FRANCE - The compensation system of the French pension system, which involve capital transfers between pension schemes to reduce financial imbalances, are difficult to understand, complex and, need to be reformed, a report has found.
According to the Conseil d'Orientation des Retraites (COR) - which monitors the French retirement system and puts forward recommendations for public policy - the current compensation measures have led to inequalities between French pension schemes and should then be reorganised as the funds are not left on even footing.
The compensation system, which was established in 1974, aims to correct the financial imbalances of some pension schemes with a regular transfer of capital between the schemes showing strong financial results and those for which the perfomance is decreasing due to social-economic changes.

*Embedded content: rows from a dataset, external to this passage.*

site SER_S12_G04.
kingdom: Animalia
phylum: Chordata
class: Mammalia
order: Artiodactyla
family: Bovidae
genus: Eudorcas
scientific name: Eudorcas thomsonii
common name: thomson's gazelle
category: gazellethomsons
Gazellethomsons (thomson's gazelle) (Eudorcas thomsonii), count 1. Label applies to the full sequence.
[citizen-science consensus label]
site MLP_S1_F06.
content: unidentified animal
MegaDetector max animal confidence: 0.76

According to the report, the compensation effort, which represented €8.1bn in 2009, is supported by only a handful of schemes - with the national fund for retirement provisions (CNAV) contributing 60%, the pension fund for local government officials 19% and the pension fund for civil servants a further 13%.
On the other side, some pension schemes' funding level largely depends on the transfer made. Therefore, the funds for farmers currently receives 80% of the total transfer volume.

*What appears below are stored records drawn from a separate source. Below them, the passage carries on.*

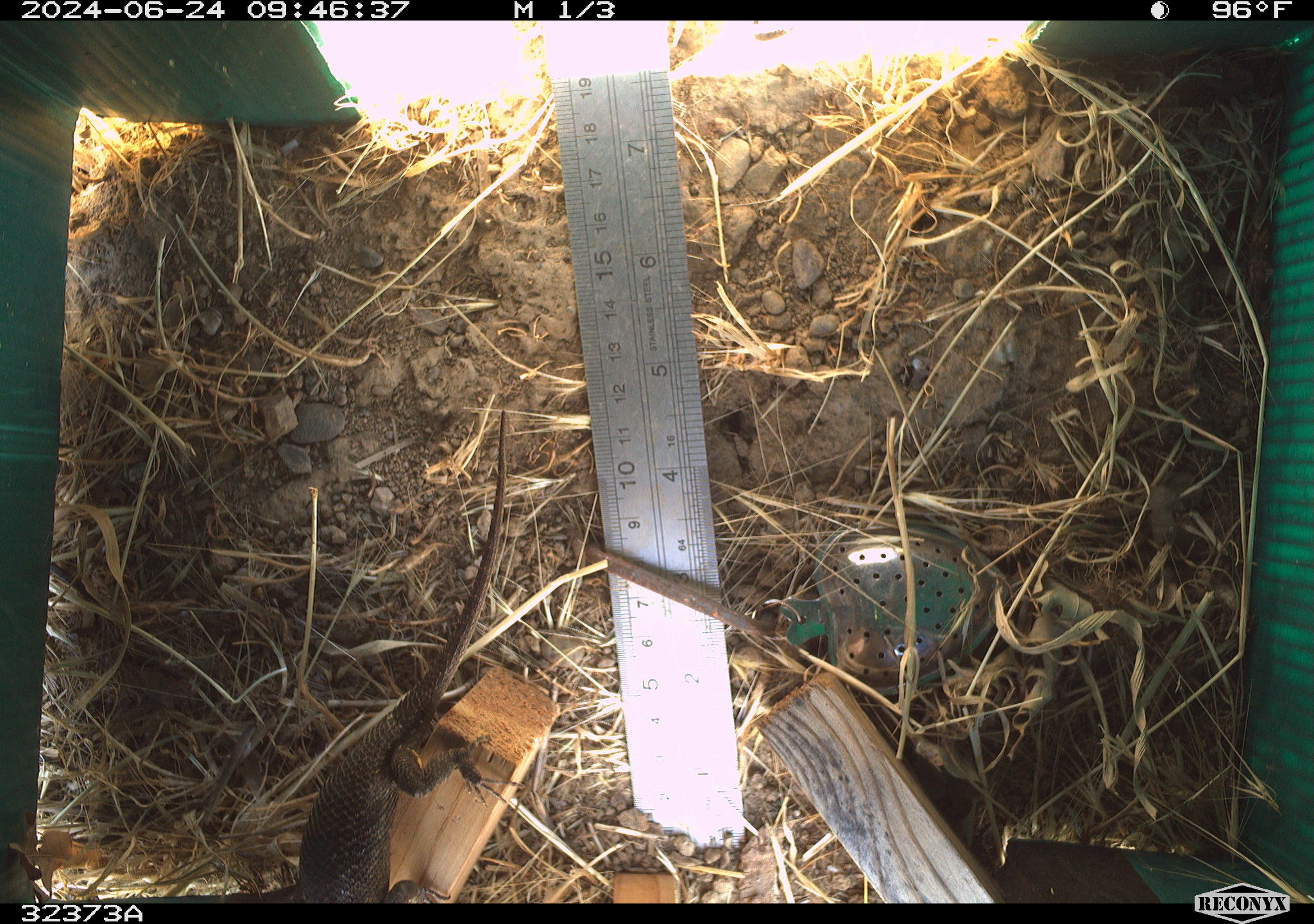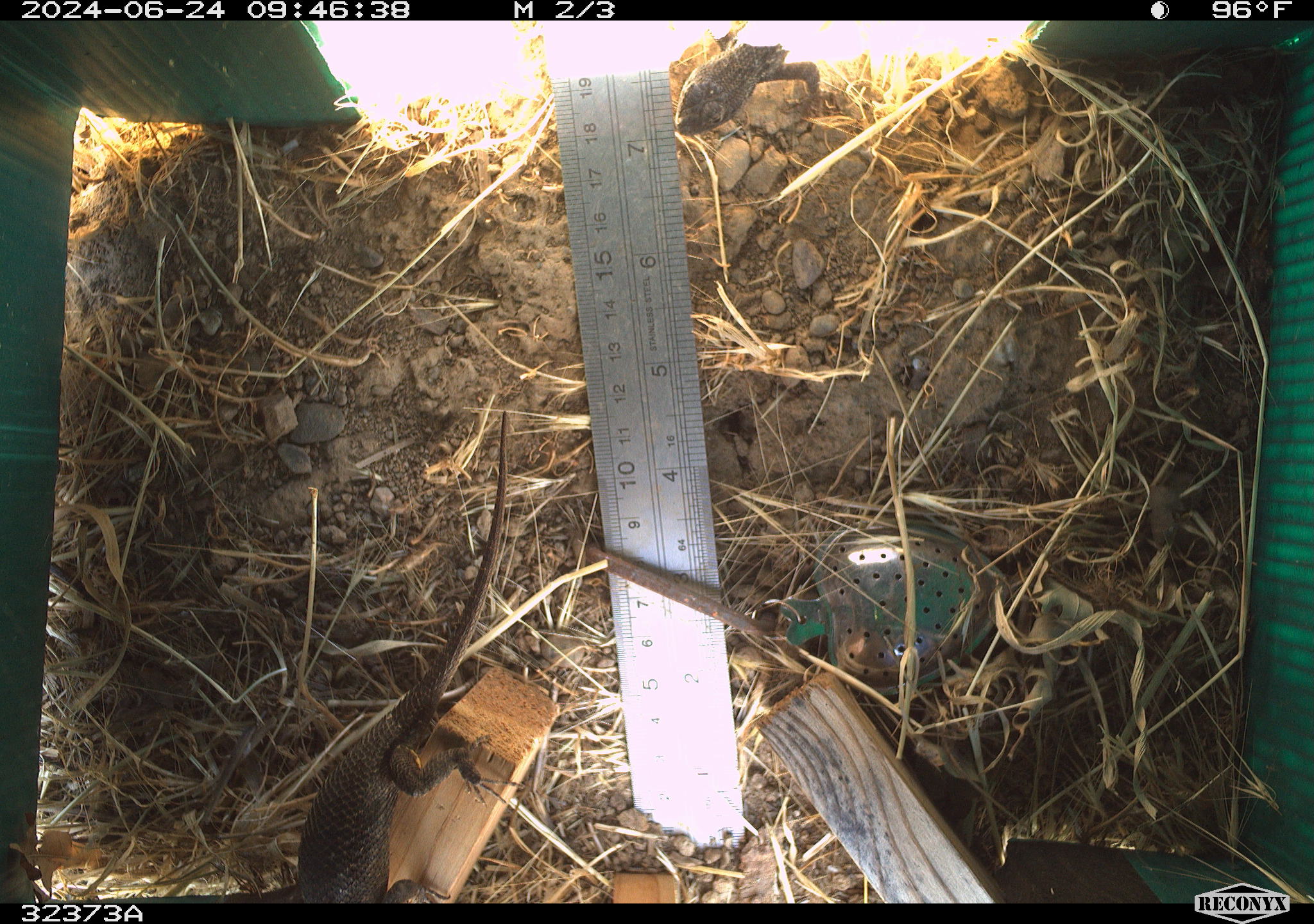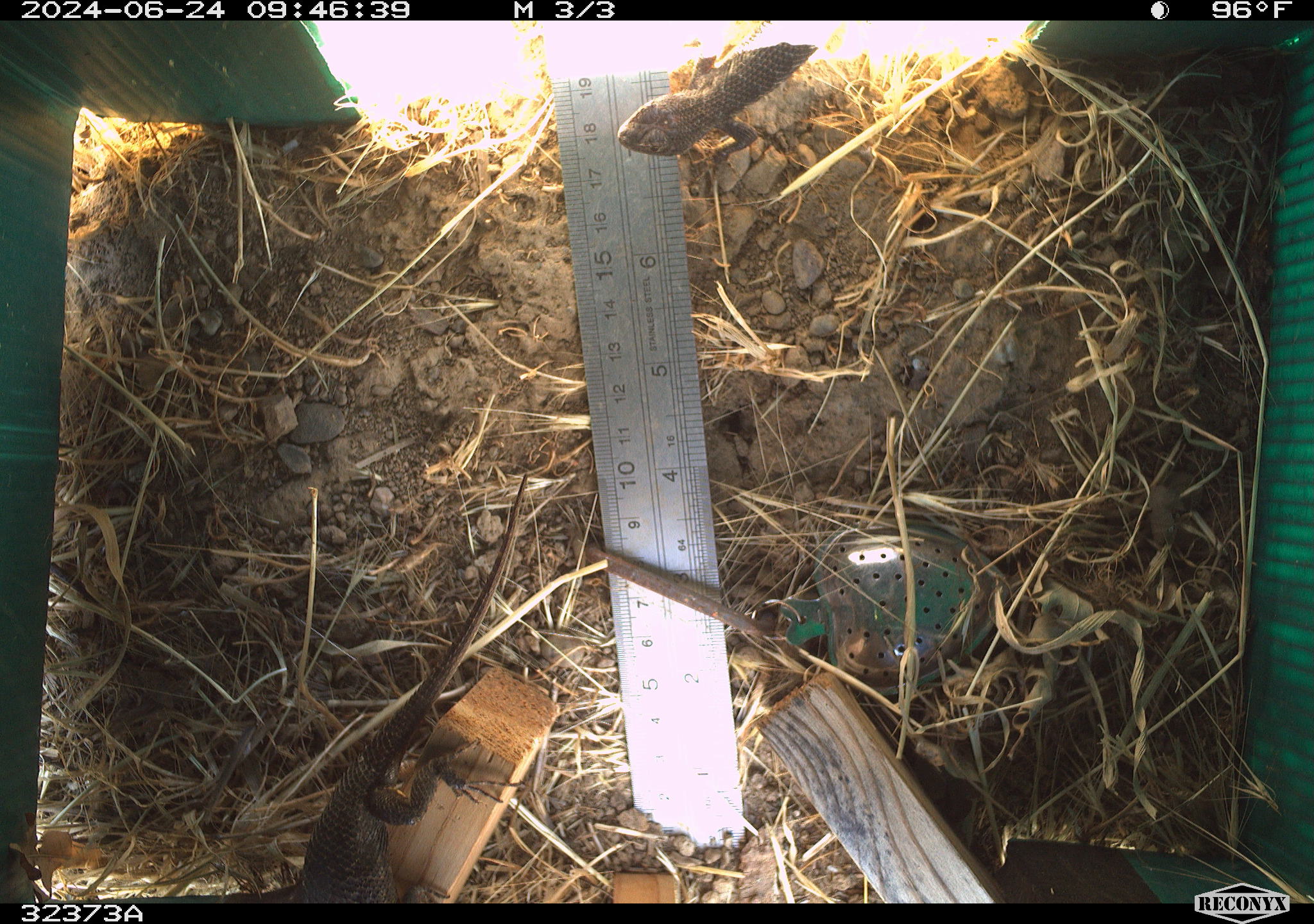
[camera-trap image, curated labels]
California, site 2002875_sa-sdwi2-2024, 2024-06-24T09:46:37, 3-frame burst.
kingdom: Animalia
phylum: Chordata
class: Reptilia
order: Squamata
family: Phrynosomatidae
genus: Sceloporus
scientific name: Sceloporus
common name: spiny lizards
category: sceloporus species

One of the alternatives of the compensation system could therefore be the use of reserves.
However, the report conceded that schemes supporting the compensation effort have failed to implement sufficient reserves over the years.
The COR said: "While the compensation refers to an immediate management of the financial imbalances recorded with transfers made at a given date, the reserve is part of a dynamic management mode.
"Due to the compensation measures established in 1974 however, French pension schemes involved in such a system have not been able to put in place enough reserves as they have been asked to transfer part of their capital to other underfunded pension funds."
In addition, the current compensation regime is itself based on two pillars with two different methods of calculation, which brings more confusion to the transfer between schemes, according to the COR.
The first pillar organises a transfer between pension schemes representing employees only, while the second one comprises a transfer calculated between the schemes representing the employees and those representing the non-employees.
Instead of abolishing the whole compensation system, the COR suggests getting rid of the two pillars as a way to simplify the regime.
"The suppression of the two pillars would help to simplify and clarify the mechanisms of the compensation system", the COR added. "The transfers would then be based on one regime only, which would help us to align the calculation methods."